The Masterworks team has also compared returns with risk, using something called a Sharpe ratio. Contemporary art has kept pace with US equities and property, with only private equity outperforming. But ratios vary enormously by artist. Yoshitomo Nara, for instance, has a ratio of 1.85, Joan Mitchell is at 1.23 but Damien Hirst is -0.15, implying the returns from holding his work are not worth the risk.

There are some obvious questions. David Kempton, a friend, fellow investor and columnist for Citywire has been very active in the modern art space — and is cynical. “Contemporary art is the biggest bet. If you get it right [its value] increases massively — but get it wrong and you have an unsellable investment.” He adds that auction houses charge a buyer’s premium that varies depending on the value of the work, but can be upwards of 20 per cent — a significant drag on returns.

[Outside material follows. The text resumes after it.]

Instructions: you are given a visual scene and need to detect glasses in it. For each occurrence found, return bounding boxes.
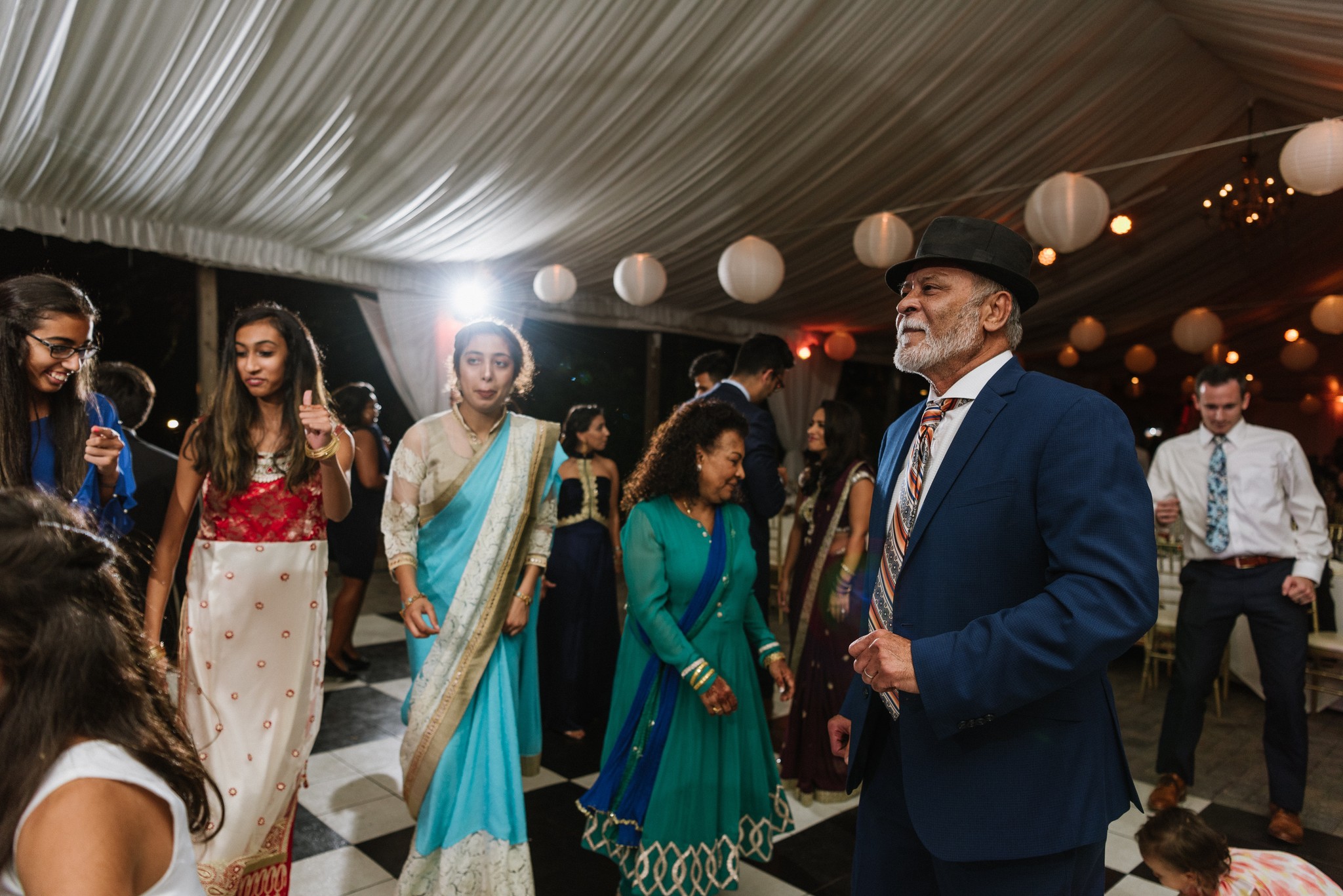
[24,331,101,361]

If tax regimes become more hostile to the uber wealthy that could crimp the art market — as could falling stock markets knocking personal wealth

Masterworks largely avoids that last problem by buying many works off-market. It’s been involved with more than 120 paintings (involving over 30 artists) and invested over $500mn plus in acquisitions since inception and expects to acquire roughly $1bn of art in 2022. But its growing power in the art market makes me slightly worried about how scale and strategic players in relatively illiquid markets can become problematic.

It can point to some portfolio successes already, having bought Banksy’s Mona Lisa at an offer price of $1.04mn in October 2019 and then selling it for $1.50mn a year later. It purchased George Condo’s “Staring into Space” in July 2020 for $1.76mn and sold in November 2021 for $2.90mn, a gain of 31 per cent. But the small handful of completed deals doesn’t represent a huge sample size.

I’d also highlight one final risk, which came up in a podcast I recorded with the platform’s eloquent chief executive Scott Lynn. Worried as I am always by charts which show gains heading in only direction, I asked Lynn what he thought was a big risk. He volunteered that if tax regimes become more hostile to the uber wealthy that could crimp the art market — as could falling stock markets knocking personal wealth.

I think that’s a fair concern and is the reason why I’ve stayed my hand until now. I worry that wealthy collectors — Masterworks’ main competitors — have had too much money (and perhaps not enough sense) and may have bid art prices too high. If we are to have a recession, then the pricing environment in the art market might be in for a big change.